Whitespace stripped from XML files can lead to congruence

openml / openml-python

OpenML's Python API for a World of Data and More 💫

http://openml.github.io/openml-python/

Other

279 stars 143 forks source link

Whitespace stripped from XML files can lead to congruence #1125

Open PGijsbers opened 2 years ago

PGijsbers commented 2 years ago

We use xmltodict.parse with the default strip_whitespace=True which can lead to a scenario where the features have categories that don't match the ARFF file categories (e.g., '50000.+' in features and ' 50000.+' in the data). In principle it's an easy fix, but we should take care to test we don't break anything, and I'd propose to check if this "bug" can also lead to issues in reading other XML files.

For more info, see https://github.com/openml/automlbenchmark/issues/350#issuecomment-1004811045

LennartPurucker commented 1 day ago

After looking more into this issue, I think this is not a problem anymore:

import openml

dataset = openml.datasets.get_dataset(4535)
assert dataset.features[41].nominal_values == list(dataset.get_data()[0]["V42"].unique())

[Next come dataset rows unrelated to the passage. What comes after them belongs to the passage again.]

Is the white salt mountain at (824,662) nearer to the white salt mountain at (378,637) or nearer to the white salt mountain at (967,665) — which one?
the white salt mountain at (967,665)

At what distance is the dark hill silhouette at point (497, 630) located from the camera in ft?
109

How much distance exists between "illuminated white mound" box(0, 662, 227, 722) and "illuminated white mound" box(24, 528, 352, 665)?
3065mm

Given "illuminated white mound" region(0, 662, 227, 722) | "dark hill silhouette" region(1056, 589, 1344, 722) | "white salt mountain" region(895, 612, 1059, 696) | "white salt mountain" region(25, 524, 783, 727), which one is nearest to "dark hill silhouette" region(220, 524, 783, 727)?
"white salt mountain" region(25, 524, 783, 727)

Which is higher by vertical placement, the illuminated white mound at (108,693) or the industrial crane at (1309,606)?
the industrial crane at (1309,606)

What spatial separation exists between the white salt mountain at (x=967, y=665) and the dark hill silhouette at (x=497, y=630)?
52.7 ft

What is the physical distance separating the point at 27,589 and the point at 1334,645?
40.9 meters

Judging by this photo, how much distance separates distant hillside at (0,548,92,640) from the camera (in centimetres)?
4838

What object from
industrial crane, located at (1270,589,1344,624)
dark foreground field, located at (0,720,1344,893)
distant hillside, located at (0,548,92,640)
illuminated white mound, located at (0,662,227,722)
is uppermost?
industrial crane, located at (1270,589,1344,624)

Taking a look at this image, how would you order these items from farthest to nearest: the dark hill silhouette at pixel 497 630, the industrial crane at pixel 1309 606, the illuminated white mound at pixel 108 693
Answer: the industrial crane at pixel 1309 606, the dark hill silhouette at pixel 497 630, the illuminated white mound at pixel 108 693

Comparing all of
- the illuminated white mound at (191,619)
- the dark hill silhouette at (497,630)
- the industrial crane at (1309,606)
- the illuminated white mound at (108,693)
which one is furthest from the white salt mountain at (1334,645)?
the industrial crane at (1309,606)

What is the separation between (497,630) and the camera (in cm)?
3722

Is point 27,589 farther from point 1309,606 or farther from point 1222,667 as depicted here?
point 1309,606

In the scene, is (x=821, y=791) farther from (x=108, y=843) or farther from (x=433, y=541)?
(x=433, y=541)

LennartPurucker commented 1 day ago

We figured it out!

This bug has just been fixed by the latest release of xmltodict (https://github.com/martinblech/xmltodict/releases/tag/v0.14.1). On a side note, this change was merged two years ago but not released until now (https://github.com/martinblech/xmltodict/pull/267).

However, this might not stay fixed. I will monitor the new related issue (https://github.com/martinblech/xmltodict/issues/361) and then might adapt if needed.

However, I suggest to close all related issues (#1125, https://github.com/openml/automlbenchmark/issues/350#issuecomment-1004811045) and PRs (https://github.com/openml/openml-python/pull/1363, https://github.com/openml/openml-python/pull/1136).

martinblech commented 22 hours ago

@LennartPurucker you were right to assumed that this wouldn't stay "fixed" for too long. I suggest that you explicitly set strip_whitespace=False in your xmltodict.parse calls when whitespace needs to be preserved.

LennartPurucker commented 21 hours ago

Will do @martinblech, thank you!